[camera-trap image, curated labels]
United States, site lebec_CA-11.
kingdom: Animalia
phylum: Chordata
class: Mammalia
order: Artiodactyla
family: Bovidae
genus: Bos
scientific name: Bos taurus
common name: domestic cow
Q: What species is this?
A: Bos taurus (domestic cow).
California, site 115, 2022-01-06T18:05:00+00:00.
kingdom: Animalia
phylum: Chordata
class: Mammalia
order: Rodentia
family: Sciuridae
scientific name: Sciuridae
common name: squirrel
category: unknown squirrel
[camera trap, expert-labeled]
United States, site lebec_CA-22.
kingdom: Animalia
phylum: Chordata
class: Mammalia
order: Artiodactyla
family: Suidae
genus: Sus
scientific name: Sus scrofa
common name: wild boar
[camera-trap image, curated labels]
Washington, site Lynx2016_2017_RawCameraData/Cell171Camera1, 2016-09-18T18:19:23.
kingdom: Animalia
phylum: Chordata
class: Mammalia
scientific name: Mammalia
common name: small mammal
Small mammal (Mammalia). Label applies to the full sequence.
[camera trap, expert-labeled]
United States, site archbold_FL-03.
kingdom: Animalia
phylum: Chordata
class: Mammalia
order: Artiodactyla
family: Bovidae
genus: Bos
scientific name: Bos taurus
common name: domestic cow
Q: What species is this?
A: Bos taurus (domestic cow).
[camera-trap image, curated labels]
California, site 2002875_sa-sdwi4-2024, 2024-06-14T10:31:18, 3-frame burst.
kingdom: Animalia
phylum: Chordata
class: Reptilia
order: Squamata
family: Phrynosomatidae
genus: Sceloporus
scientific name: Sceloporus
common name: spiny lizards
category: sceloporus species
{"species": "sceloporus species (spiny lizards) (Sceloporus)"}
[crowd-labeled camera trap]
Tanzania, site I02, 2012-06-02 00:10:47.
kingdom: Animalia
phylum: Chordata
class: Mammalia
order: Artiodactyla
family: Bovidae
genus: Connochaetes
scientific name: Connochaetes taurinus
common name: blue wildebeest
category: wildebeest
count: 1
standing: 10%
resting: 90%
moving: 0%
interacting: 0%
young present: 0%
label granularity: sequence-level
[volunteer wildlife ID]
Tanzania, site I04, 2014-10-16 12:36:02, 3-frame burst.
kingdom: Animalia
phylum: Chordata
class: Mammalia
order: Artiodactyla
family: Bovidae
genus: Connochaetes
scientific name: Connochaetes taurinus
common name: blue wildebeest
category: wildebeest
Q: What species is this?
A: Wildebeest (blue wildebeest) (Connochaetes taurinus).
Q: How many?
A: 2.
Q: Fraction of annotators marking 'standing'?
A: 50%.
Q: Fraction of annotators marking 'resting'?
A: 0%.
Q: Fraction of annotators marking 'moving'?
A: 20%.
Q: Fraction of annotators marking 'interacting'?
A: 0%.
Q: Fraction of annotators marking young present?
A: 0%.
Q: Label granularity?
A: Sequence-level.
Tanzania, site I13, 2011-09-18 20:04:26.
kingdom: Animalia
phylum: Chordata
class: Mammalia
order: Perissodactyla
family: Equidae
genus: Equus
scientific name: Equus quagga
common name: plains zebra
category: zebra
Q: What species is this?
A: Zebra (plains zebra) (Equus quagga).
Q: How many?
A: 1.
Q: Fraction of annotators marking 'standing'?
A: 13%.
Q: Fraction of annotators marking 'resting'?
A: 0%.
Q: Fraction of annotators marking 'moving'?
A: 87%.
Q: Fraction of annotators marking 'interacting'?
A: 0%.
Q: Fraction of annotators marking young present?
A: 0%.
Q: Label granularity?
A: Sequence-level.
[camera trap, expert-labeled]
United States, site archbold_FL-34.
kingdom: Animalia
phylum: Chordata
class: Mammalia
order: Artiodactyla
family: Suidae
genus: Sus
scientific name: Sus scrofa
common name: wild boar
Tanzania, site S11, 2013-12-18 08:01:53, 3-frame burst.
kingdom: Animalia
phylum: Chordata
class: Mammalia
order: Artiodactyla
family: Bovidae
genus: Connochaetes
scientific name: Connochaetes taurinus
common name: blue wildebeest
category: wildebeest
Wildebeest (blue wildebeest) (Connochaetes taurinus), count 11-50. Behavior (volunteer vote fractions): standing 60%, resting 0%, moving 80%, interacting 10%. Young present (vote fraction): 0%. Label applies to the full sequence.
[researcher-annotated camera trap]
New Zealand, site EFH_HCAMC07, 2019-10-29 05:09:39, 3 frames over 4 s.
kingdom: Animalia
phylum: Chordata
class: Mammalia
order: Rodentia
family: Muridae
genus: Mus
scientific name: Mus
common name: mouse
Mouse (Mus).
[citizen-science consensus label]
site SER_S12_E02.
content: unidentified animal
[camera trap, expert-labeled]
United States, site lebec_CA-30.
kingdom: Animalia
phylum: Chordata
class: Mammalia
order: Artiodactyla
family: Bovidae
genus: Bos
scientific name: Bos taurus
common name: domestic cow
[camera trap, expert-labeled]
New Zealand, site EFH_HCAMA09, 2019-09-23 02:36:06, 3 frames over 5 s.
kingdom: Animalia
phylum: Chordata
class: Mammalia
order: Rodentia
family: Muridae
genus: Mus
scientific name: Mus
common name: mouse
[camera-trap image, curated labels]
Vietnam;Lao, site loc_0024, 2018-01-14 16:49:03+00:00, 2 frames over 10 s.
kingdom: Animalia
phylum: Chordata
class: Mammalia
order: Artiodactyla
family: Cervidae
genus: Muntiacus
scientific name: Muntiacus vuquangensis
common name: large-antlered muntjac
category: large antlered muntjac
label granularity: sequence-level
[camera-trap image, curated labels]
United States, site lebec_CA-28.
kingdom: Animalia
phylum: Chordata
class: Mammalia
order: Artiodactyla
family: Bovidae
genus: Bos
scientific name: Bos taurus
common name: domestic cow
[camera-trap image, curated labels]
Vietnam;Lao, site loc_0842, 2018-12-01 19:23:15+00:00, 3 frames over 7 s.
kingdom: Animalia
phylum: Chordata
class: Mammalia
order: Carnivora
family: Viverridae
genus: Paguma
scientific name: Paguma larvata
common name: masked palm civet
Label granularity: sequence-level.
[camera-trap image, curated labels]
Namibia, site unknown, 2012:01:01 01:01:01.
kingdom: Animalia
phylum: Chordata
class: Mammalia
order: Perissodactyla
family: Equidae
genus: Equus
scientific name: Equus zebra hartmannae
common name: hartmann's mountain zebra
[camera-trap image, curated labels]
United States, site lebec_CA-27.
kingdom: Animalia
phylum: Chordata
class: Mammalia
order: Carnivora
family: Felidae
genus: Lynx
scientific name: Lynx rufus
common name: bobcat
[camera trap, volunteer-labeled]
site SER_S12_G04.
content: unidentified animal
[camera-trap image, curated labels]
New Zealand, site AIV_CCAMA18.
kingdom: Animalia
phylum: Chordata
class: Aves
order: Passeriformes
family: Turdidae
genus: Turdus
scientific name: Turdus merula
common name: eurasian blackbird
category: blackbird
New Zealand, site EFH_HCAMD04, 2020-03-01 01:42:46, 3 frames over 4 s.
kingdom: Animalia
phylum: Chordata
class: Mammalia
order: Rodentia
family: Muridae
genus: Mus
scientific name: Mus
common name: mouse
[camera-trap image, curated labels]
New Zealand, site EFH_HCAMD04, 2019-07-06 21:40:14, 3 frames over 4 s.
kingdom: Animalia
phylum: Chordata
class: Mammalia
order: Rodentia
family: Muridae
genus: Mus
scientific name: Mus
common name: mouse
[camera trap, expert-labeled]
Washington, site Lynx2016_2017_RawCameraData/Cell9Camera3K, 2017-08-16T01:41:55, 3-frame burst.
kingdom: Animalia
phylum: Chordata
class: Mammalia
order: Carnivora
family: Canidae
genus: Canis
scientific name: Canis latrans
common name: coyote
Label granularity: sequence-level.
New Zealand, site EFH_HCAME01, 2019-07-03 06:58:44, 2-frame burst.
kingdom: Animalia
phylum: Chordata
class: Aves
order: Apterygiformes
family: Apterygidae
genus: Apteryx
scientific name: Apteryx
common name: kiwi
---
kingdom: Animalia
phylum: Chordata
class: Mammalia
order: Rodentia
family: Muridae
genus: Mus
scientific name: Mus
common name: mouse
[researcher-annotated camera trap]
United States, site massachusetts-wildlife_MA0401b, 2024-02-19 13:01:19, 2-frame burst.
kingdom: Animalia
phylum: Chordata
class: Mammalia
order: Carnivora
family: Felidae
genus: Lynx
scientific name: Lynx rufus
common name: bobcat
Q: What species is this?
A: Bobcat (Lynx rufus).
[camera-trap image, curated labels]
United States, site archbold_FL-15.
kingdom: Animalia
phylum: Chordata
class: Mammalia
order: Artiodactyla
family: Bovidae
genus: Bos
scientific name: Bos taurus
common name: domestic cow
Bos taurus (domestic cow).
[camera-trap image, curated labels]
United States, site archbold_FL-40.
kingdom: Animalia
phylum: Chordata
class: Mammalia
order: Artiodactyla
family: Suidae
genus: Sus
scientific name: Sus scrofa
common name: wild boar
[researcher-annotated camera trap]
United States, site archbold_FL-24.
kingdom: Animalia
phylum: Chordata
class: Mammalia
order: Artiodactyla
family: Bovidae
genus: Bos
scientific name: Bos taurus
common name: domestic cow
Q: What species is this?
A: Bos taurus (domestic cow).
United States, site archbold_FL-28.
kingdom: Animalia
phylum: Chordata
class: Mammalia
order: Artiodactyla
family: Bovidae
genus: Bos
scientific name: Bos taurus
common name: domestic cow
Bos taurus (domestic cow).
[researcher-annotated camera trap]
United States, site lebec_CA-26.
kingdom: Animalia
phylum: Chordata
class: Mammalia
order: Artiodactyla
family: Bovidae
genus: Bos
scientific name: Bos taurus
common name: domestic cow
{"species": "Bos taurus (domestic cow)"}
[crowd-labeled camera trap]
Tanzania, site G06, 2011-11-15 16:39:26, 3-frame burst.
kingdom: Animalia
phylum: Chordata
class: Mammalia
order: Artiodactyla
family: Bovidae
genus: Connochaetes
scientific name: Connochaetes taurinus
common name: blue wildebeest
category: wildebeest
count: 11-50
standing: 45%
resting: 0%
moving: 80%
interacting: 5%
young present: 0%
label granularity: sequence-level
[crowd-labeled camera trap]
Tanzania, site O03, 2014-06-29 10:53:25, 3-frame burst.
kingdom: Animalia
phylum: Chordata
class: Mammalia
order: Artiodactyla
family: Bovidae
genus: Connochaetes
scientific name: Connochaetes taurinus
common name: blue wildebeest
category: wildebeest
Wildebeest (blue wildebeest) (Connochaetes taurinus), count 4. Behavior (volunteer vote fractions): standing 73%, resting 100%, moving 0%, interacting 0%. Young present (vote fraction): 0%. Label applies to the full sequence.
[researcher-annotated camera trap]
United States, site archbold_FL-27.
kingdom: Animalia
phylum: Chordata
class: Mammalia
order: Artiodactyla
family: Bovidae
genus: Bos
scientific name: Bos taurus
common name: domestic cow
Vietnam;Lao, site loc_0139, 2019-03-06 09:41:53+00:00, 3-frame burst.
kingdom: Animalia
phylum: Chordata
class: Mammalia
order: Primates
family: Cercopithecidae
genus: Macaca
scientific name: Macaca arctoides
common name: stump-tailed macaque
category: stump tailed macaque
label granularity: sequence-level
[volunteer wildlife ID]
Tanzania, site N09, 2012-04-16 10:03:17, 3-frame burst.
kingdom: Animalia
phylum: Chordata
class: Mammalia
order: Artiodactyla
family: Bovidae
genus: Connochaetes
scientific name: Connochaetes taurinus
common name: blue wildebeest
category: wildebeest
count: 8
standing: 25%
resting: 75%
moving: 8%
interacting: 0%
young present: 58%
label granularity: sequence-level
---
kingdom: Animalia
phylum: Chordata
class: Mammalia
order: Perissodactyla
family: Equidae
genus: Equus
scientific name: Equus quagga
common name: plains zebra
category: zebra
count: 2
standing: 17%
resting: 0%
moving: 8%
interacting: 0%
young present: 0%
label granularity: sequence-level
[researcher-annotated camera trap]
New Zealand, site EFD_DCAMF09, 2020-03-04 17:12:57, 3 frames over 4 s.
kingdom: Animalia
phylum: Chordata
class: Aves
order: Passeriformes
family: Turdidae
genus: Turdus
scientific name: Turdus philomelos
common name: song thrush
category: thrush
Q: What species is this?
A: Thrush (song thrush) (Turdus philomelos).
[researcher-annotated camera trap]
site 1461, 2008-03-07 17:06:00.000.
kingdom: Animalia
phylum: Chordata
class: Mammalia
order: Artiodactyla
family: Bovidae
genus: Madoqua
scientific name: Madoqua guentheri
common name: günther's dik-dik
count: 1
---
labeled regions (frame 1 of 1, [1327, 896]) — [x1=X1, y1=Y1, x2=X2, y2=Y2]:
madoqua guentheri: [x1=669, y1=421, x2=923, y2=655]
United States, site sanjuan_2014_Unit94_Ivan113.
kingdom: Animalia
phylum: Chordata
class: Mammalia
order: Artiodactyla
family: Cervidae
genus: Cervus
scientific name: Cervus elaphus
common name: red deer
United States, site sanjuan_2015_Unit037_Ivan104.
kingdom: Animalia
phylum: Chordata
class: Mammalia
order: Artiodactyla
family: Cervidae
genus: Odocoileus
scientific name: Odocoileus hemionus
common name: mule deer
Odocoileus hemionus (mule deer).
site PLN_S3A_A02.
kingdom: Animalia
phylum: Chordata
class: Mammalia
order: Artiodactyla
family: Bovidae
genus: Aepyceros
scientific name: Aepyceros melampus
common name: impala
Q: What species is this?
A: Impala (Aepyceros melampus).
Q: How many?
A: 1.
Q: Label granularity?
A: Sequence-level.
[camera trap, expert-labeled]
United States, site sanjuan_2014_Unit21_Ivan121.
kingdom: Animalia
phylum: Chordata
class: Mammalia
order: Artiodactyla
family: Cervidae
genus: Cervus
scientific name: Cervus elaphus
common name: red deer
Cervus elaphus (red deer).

· · · · ·

▸ **WHAT YOU NEED TO DO**:
Only the lines from the start of the material through the line containing "category: unknown squirrel" belong in the answer, each copied exactly.

▸ **WRITTEN RESPONSE**:
[camera-trap image, curated labels]
United States, site lebec_CA-11.
kingdom: Animalia
phylum: Chordata
class: Mammalia
order: Artiodactyla
family: Bovidae
genus: Bos
scientific name: Bos taurus
common name: domestic cow
Q: What species is this?
A: Bos taurus (domestic cow).
California, site 115, 2022-01-06T18:05:00+00:00.
kingdom: Animalia
phylum: Chordata
class: Mammalia
order: Rodentia
family: Sciuridae
scientific name: Sciuridae
common name: squirrel
category: unknown squirrel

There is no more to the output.